I’m already signed up for next year’s event to experience the race in the opposite direction (downhill) and to get the coveted back-to-back medal. There are people in South Africa who have completed over 40 Comrades runs which shows how much of a part this race is ingrained into life there. Two will be more than enough for me.
WHEN DID YOU RETURN TO SCOTLAND? WHERE DID YOU LIVE?
I returned to Scotland in June this year after visa complications in South Africa and began the hunt for a job. I was based with my parents at this time but in a little under a month I then found myself packing up and moving north to Aberdeen for the opportunity to join Run4It. I’m sure they were glad for me to move out.
WHAT DOES THE FUTURE HOLD FOR YOU IN TERMS OF CAREER AND SPORTING ACHIEVEMENTS?
After taking on the position of shop manager here I have a big task
ahead of me to continue the development of the business. It’s great to work in a setting that I am passionate about but where I can also develop my business acumen and enhance my skills. Beyond this I don’t tend to give it much thought to be perfectly honest. Looking at the last few years, I have been in places and environments where I may have never considered so I tend to take each year as it comes.
In terms of sports there is an ever-growing bucket list of challenges and goals I want to achieve and it is just a case of prioritising. I can definitely see myself running more off road and Scotland has some of the best landscape and events where you can run. Western States 100 is also a big one for me as well as some unfinished business in Cape Town and Table Mountain.

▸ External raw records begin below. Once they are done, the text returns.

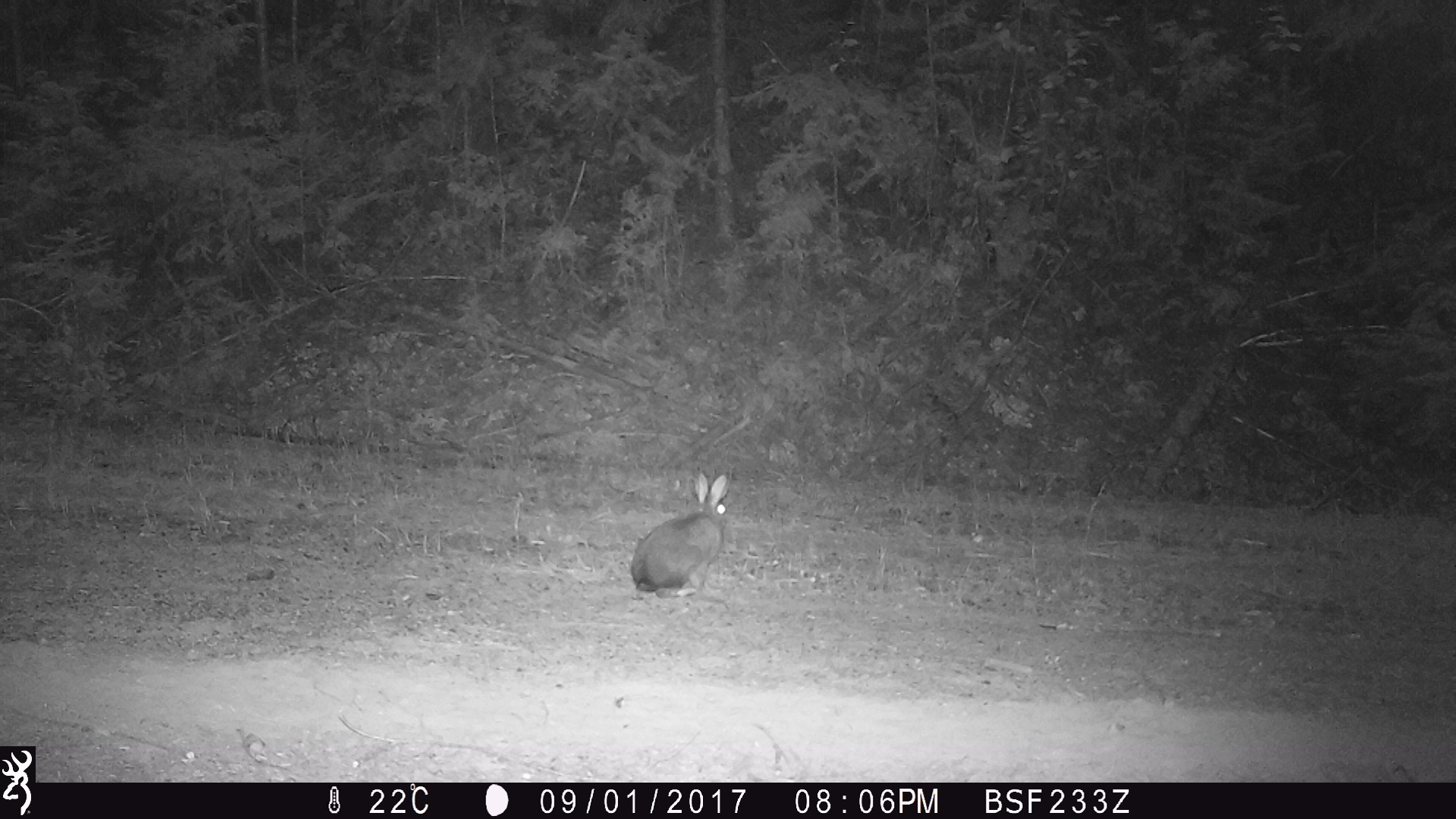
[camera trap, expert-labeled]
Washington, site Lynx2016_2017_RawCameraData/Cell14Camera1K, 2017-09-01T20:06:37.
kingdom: Animalia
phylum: Chordata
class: Mammalia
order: Lagomorpha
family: Leporidae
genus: Lepus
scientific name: Lepus americanus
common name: snowshoe hare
Lepus americanus (snowshoe hare). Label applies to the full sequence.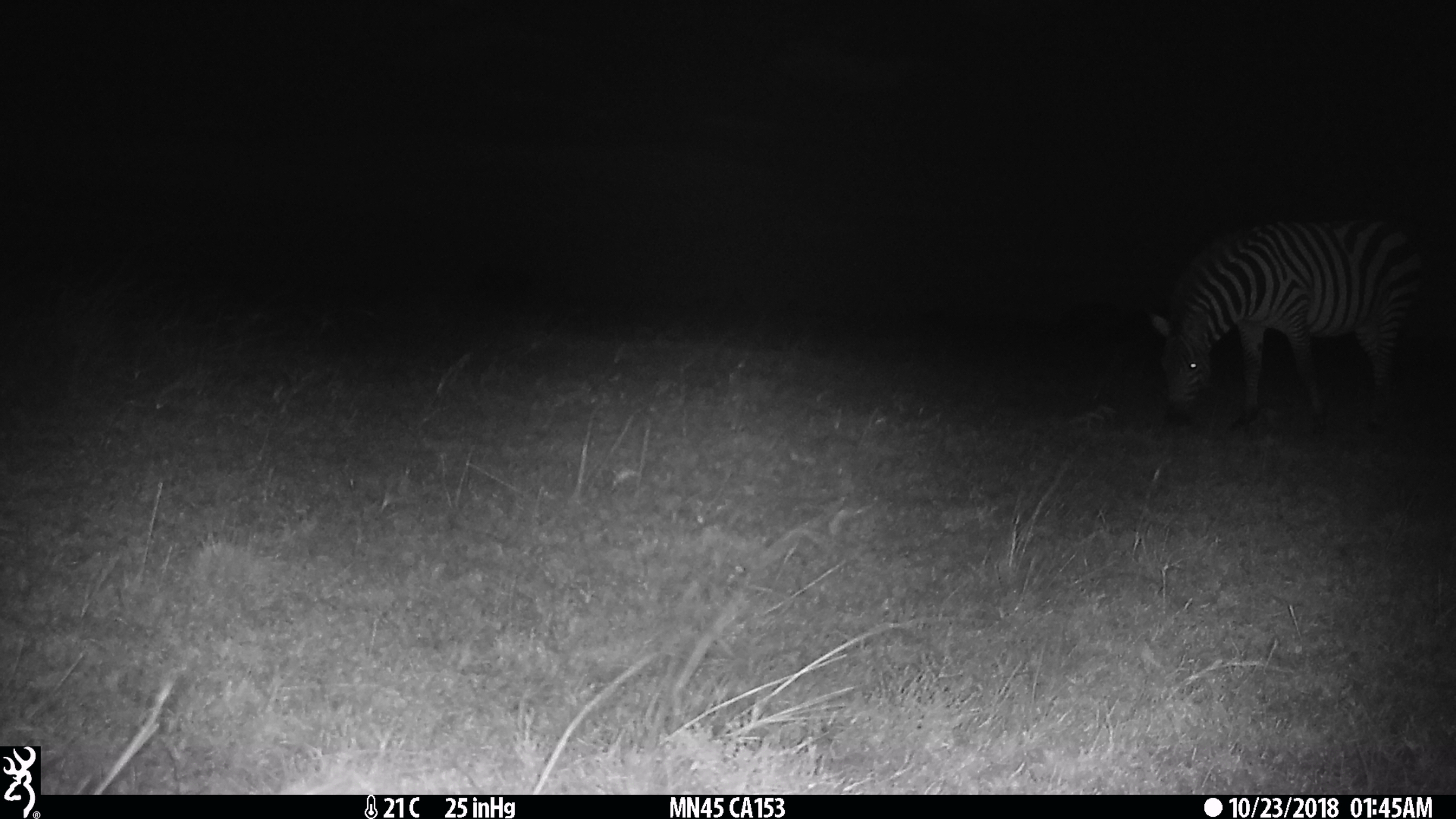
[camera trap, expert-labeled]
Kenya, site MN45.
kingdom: Animalia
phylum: Chordata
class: Mammalia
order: Perissodactyla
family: Equidae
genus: Equus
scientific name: Equus quagga burchellii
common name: burchell's zebra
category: zebra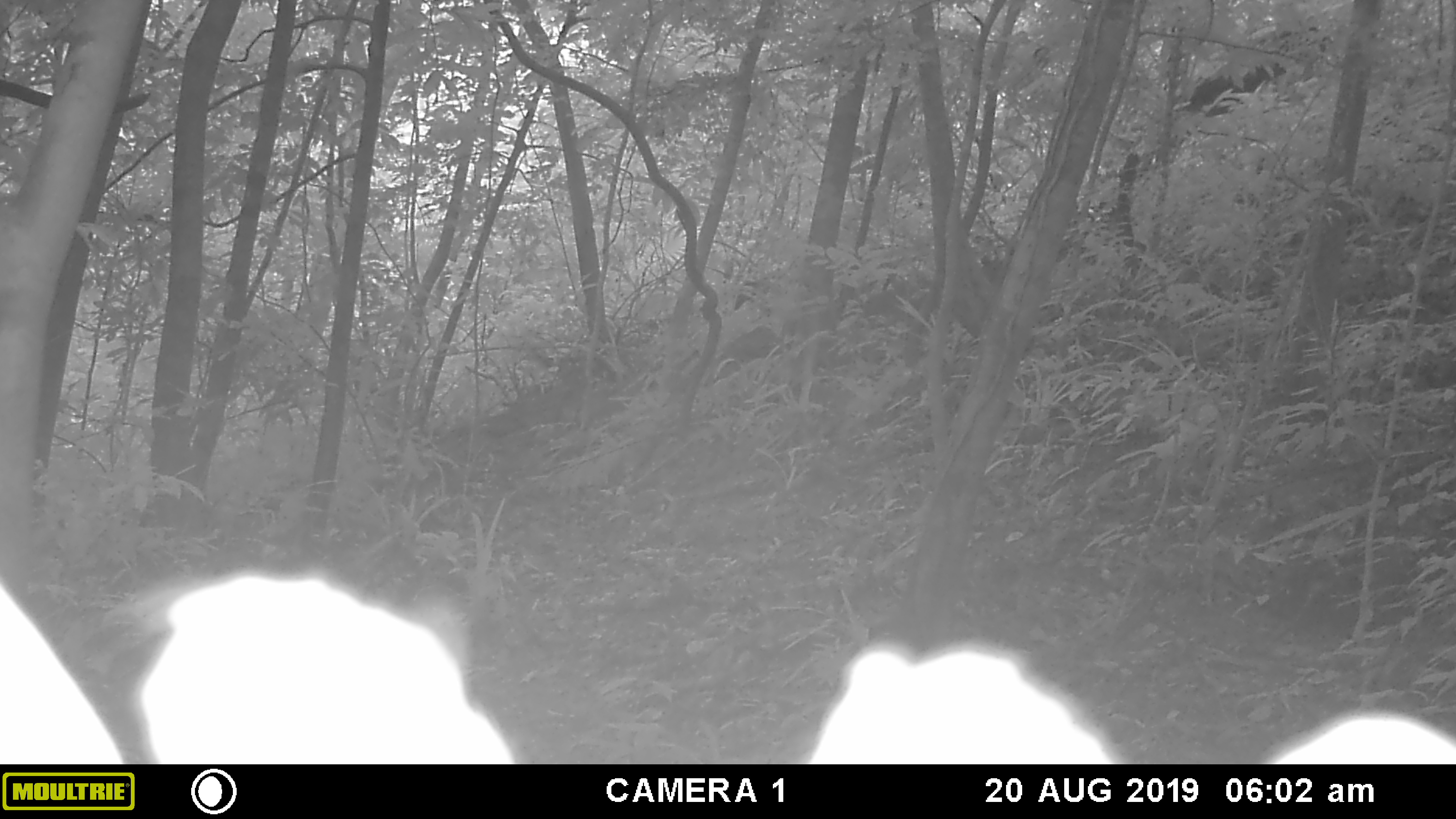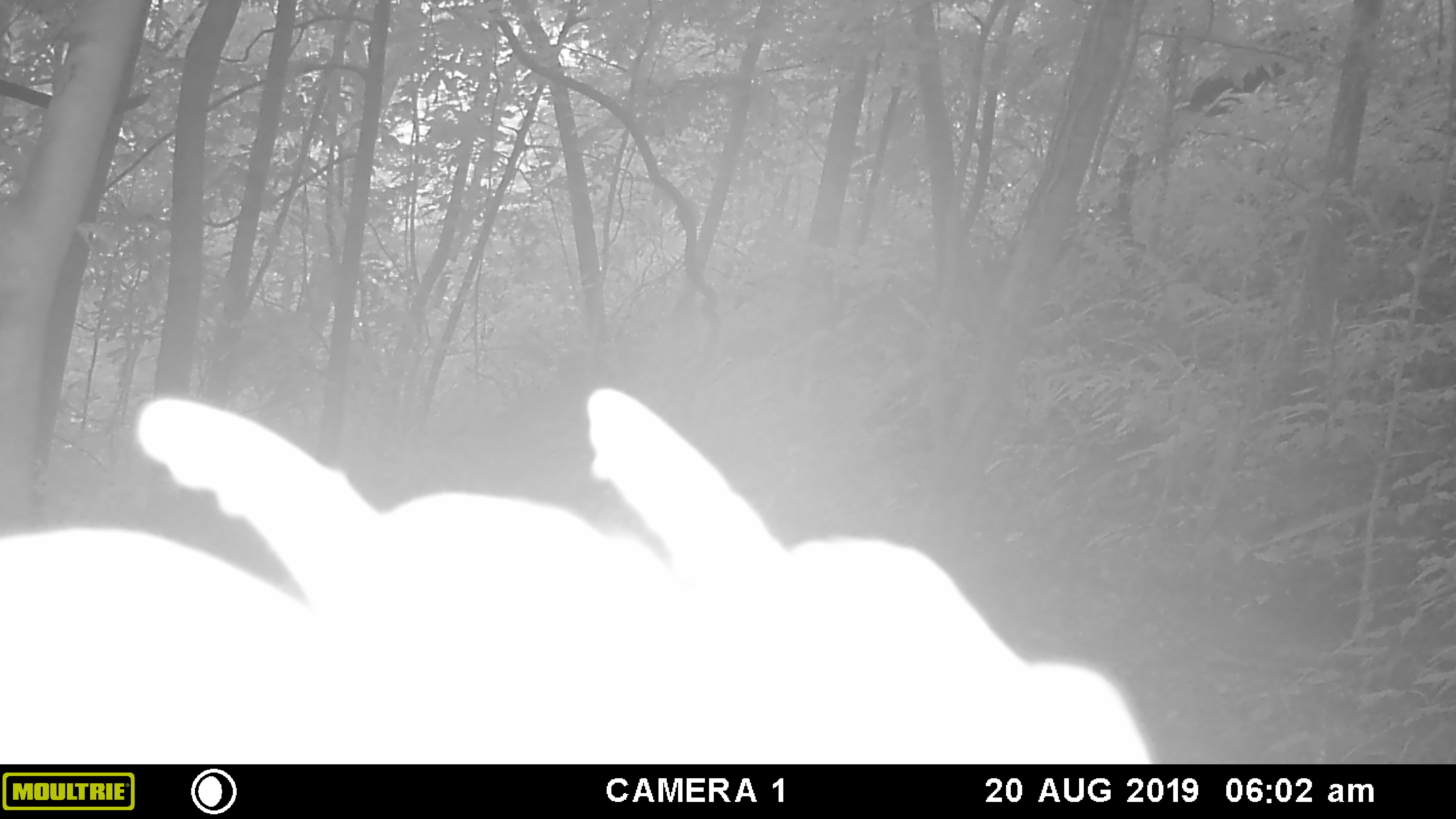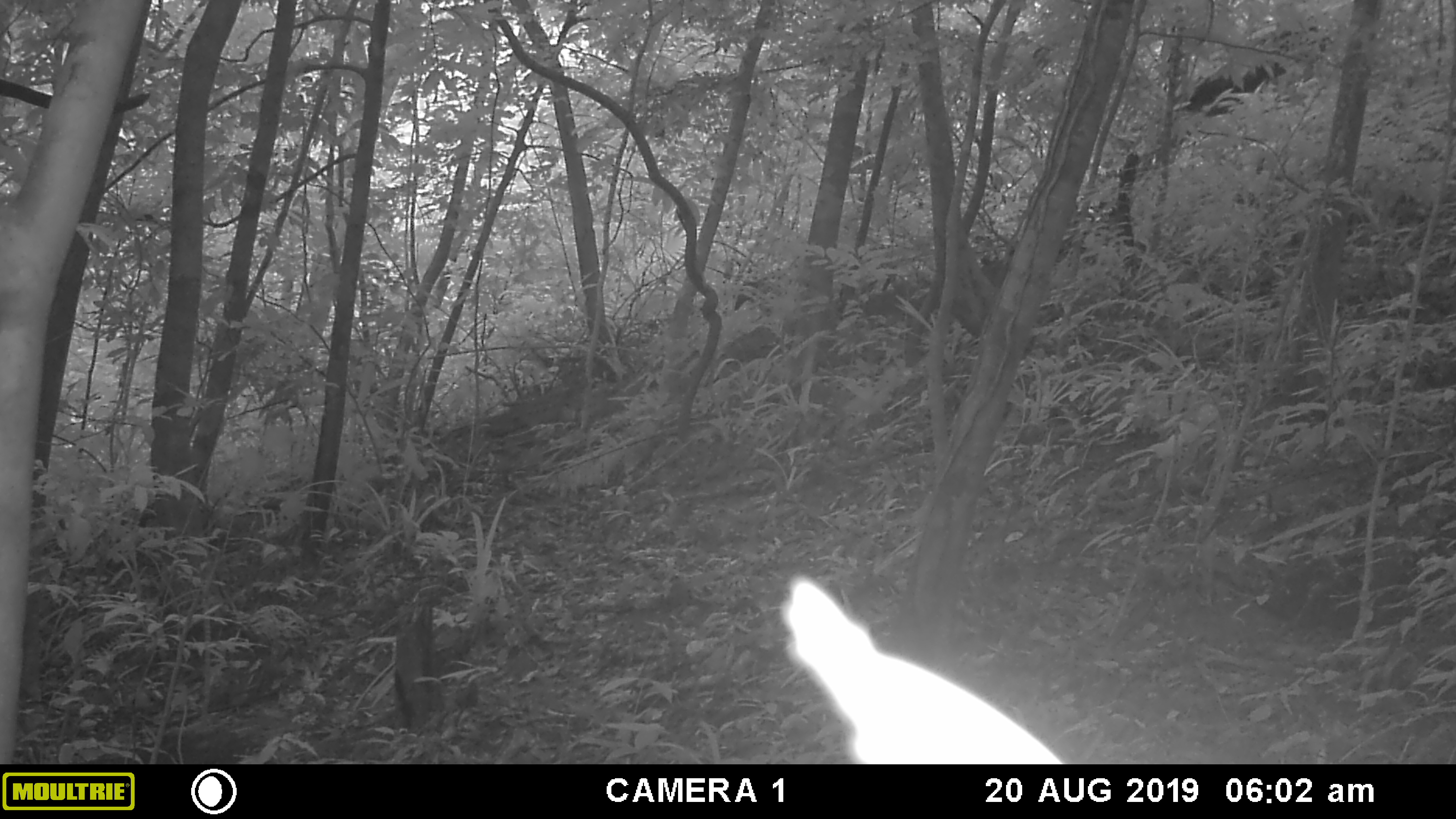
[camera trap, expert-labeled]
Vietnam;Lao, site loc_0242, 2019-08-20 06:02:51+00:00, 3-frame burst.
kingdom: Animalia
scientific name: Animalia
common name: animal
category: unidentified animal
Unidentified animal (animal) (Animalia). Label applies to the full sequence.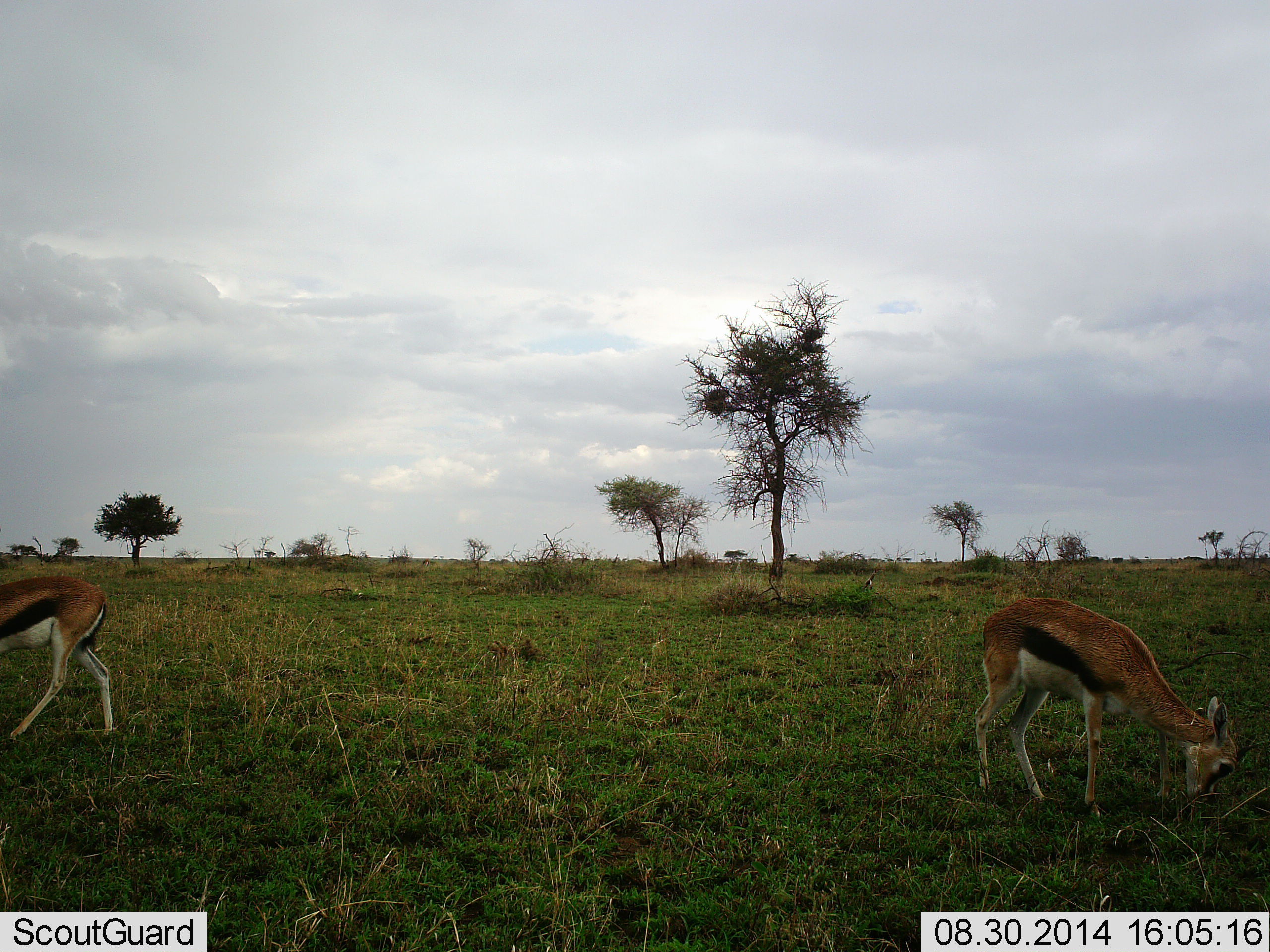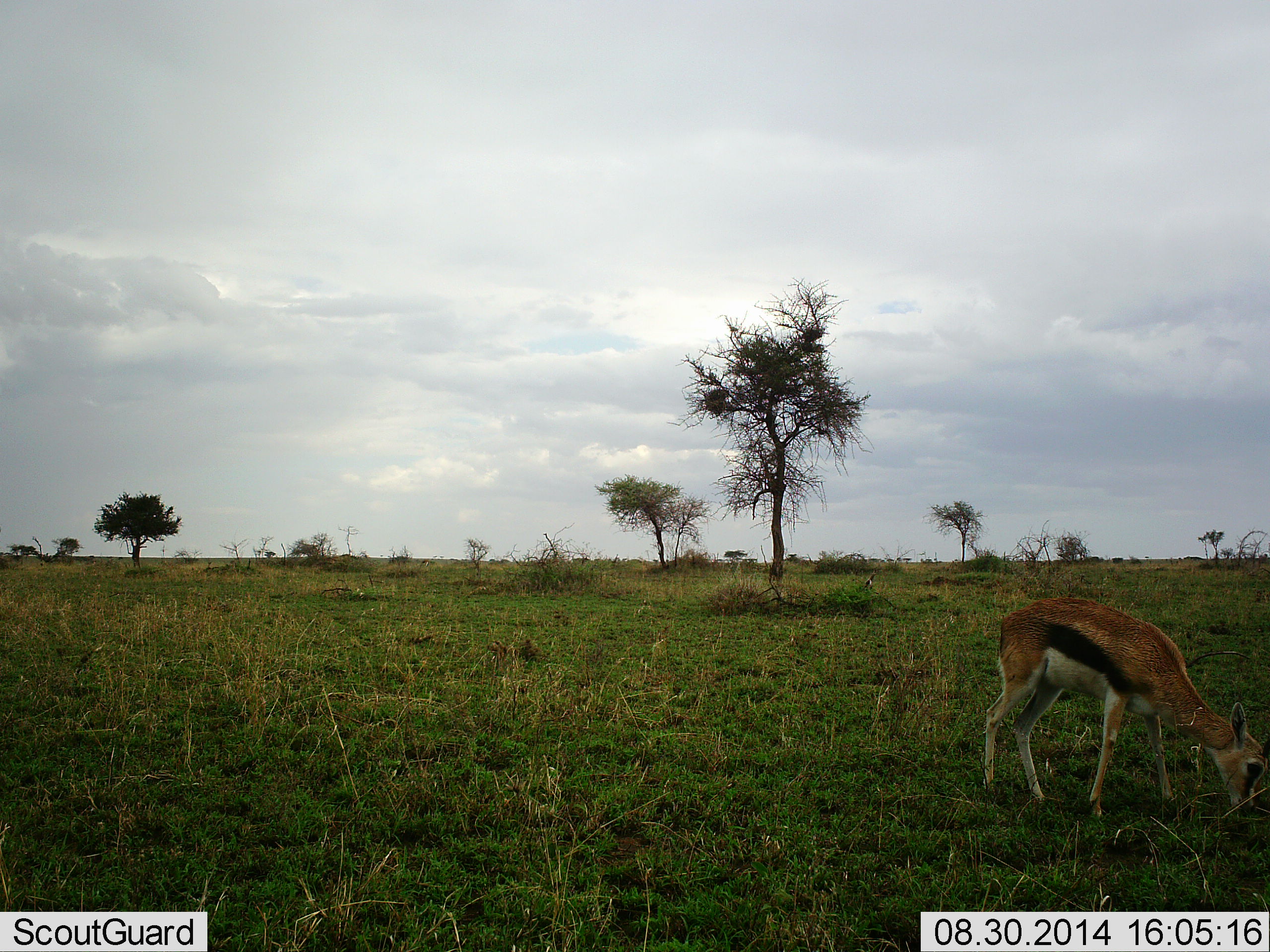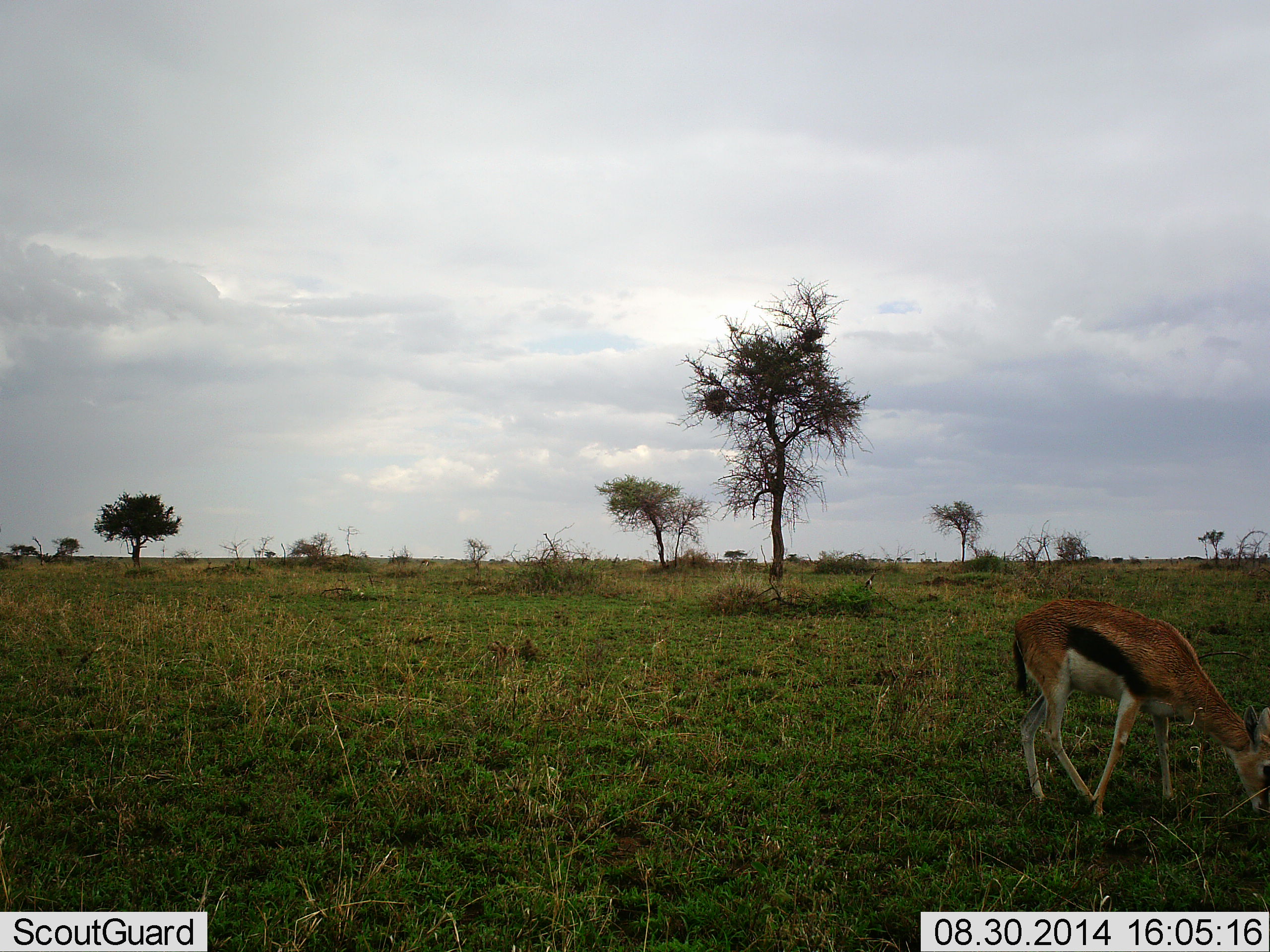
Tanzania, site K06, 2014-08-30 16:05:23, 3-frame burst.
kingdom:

DO YOU HAVE ANY CHALLENGES LINED UP FOR THIS YEAR?
It’s already looking pretty busy. The big one is Comrades again at the end of May and I have set myself a pretty big goal. After this I plan to run mainly off road and do some of the Scottish Ultra Marathon races.
Me and a friend have also signed up to do the Loch Gu Loch Swimrun race next October. Plunging into Loch Ness and running around the hills, totalling 8km of swimming and 53km of running.
I may need to return to the Illuminator next winter to defend my title as well but that’s a long way away.